Aşı karşıtlığının Covid öncesinde de mevcut olduğunu aktaran Prof. Dr. Çokuğraş, “Bu, dünyanın her yerinde olan bir sorun. Örneğin, gelişmiş bir toplum olmasına rağmen Fransa, en az Hepatit B aşısı yapılan ülkedir. Eskiden yapılan bir çalışmanın sonucuna atıfta bulunularak, Hepatit B aşısı ile multipl skleroz (MS) arasında bir ilişki olduğu bilgisinin yayılması buna sebep olmuştur ve hala da etkileri sürmektedir. Bir başka örnek, kızamık aşısı ile otizm arasında bir ilişki olduğunun zannedilmesidir. Dolayısıyla ülkelerde değişik vesilelerle aşı karşıtlığı olabiliyor. Dinsel kaygılar veya aşılar ile birtakım hastalıklar arasında ilişki olabileceği kaygısı yaşanabiliyor” şeklinde konuştu.

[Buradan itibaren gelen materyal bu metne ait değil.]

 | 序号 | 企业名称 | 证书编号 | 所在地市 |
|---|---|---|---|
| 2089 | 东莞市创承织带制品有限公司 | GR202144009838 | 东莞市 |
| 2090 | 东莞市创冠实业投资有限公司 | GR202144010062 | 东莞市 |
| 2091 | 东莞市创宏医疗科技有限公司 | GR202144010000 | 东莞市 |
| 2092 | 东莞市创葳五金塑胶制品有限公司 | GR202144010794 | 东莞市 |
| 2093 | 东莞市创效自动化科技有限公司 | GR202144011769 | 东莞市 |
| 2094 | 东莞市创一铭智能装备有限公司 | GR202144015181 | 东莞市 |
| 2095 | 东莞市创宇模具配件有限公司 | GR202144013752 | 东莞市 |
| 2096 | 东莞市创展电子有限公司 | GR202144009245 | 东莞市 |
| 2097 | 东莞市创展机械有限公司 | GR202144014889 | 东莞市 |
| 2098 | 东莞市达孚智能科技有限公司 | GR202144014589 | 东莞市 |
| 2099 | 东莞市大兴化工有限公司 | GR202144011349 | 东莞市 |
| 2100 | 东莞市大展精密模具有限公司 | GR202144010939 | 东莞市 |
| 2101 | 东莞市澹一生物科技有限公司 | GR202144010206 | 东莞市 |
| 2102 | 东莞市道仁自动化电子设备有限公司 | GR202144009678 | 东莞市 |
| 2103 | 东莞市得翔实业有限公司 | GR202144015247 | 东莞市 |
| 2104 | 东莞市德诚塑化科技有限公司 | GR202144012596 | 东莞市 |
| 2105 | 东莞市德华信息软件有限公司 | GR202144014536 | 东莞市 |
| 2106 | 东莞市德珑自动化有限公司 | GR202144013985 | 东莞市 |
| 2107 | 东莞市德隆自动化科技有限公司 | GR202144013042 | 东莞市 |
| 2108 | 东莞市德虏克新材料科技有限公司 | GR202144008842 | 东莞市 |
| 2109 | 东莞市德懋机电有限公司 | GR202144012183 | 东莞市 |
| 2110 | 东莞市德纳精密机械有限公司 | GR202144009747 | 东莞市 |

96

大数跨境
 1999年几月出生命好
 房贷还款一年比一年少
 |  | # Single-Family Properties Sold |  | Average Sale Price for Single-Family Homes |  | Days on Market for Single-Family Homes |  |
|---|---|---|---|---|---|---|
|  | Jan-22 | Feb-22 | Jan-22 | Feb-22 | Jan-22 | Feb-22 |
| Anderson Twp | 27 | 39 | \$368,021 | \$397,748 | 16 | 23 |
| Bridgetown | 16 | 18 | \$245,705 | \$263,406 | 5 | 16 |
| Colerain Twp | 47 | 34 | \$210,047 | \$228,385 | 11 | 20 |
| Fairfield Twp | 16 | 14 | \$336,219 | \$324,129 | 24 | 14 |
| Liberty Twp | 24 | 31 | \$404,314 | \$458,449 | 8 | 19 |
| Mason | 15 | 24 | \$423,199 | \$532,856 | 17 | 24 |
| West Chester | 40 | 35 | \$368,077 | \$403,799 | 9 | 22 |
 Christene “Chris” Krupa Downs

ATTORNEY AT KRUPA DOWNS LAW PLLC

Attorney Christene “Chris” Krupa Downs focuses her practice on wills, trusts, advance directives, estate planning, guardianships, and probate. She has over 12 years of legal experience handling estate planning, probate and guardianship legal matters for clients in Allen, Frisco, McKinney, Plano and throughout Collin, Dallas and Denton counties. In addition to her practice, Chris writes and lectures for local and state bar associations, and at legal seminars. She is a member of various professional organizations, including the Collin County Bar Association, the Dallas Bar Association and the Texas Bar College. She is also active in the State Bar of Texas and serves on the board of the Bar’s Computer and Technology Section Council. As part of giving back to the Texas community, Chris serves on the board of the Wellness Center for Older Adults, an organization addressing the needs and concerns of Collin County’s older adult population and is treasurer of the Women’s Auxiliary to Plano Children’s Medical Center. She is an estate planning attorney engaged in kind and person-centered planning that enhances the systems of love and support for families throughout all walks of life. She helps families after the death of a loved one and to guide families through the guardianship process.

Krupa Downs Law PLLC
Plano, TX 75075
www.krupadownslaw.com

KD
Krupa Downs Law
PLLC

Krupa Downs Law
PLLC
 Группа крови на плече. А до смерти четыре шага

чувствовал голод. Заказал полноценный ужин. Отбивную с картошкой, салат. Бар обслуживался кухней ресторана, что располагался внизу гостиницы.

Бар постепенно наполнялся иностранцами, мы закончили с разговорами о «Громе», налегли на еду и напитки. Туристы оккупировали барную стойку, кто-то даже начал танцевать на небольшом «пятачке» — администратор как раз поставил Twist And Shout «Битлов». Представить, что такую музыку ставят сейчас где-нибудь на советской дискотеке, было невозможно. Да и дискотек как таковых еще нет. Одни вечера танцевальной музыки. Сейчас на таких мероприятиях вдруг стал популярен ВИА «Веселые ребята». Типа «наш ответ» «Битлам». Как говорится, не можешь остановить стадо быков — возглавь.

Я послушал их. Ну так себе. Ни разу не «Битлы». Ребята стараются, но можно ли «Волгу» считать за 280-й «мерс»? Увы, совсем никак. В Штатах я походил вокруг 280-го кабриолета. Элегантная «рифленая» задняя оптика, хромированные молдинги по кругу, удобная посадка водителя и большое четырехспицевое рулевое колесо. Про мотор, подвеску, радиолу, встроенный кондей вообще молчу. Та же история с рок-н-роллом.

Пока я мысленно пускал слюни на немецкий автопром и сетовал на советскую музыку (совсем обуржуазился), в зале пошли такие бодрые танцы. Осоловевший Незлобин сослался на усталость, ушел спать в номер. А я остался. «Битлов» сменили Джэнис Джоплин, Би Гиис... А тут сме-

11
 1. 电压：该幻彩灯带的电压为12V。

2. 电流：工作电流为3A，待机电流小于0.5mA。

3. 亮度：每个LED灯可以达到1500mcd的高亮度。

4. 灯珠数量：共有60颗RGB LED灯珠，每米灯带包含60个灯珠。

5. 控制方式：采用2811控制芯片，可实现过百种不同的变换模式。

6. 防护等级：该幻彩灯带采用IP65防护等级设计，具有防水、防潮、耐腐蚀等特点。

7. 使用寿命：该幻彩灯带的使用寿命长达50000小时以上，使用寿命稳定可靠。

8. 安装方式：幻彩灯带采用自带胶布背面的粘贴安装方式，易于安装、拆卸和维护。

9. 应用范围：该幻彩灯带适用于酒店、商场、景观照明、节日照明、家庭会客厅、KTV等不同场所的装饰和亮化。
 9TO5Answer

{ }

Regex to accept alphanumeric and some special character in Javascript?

“DİFTERİDEN ÖLEN, POLİODAN SAKAT KALAN ÇOCUK VAKALAR UMARIZ Kİ YENİDEN HORTLAMAZ”

Prof. Dr. Çokuğraş, pandemiyle artan aşı karşıtlığının ciddi bir seviyeye ulaştığını bildirerek, şunları söyledi:

“Türkiye çocuk aşılaması konusunda iftihar edilecek bir ülkedir. Son 15 yıldır Türkiye’de sağlık alanında ‘en iyi ne yapıldı’ derseniz, çocuklar çok iyi aşılandı. Hem çok iyi bir aşılama takvimimiz var hem de aşılanma oranlarımız çok iyi. Ancak kızamık aşısında yüzde 98 oranına ulaşan bir aşılama oranımız varken bunun son iki yıldır yüzde 96’lara indiği belirtiliyor. Burada sorun şu ki; kızamıkta aşılanma oranı yüzde 95’in altına indiğinde o zaman salgın tehlikesi ortaya çıkıyor. Covid-19 aşılarına karşı oluşan güvensizlik çocuk aşılarına da yansıdı, çocuk aşılama oranları bir miktar düştü. 15-20 yıl önce karşılaştığımız kızamık salgınları, difteriden ölen ya da poliodan sakat kalan çocuk vakalar umarız ki yeniden hortlamaz; ancak böyle bir risk her zaman var.”

“BU YIL KIZAMIK VAKALARINDA ARTIŞ İHTİMALİ VAR”

Prof. Dr. Çokuğraş, ülkemizin coğrafi konumu nedeniyle çevremizde çok fazla savaş ve sefalet olduğunu vurgulayarak, “Bu ülkelerden bizim ülkemize göçen maalesef çok fazla aşısız çocuk var. Bunun için Sağlık Bakanlığı çalışıyor ve pek çok göçmen çocuğun aşılanması için ellerinden geleni yapmaya çalışıyorlar; ancak göç hareketleri ülkemizde biraz kontrol dışına çıkmış görünüyor. Dolayısıyla dışarıdan gelen çocuklar nedeniyle riskimiz artıyor. Bu yıl kızamık vakalarında artış ihtimali var” dedi.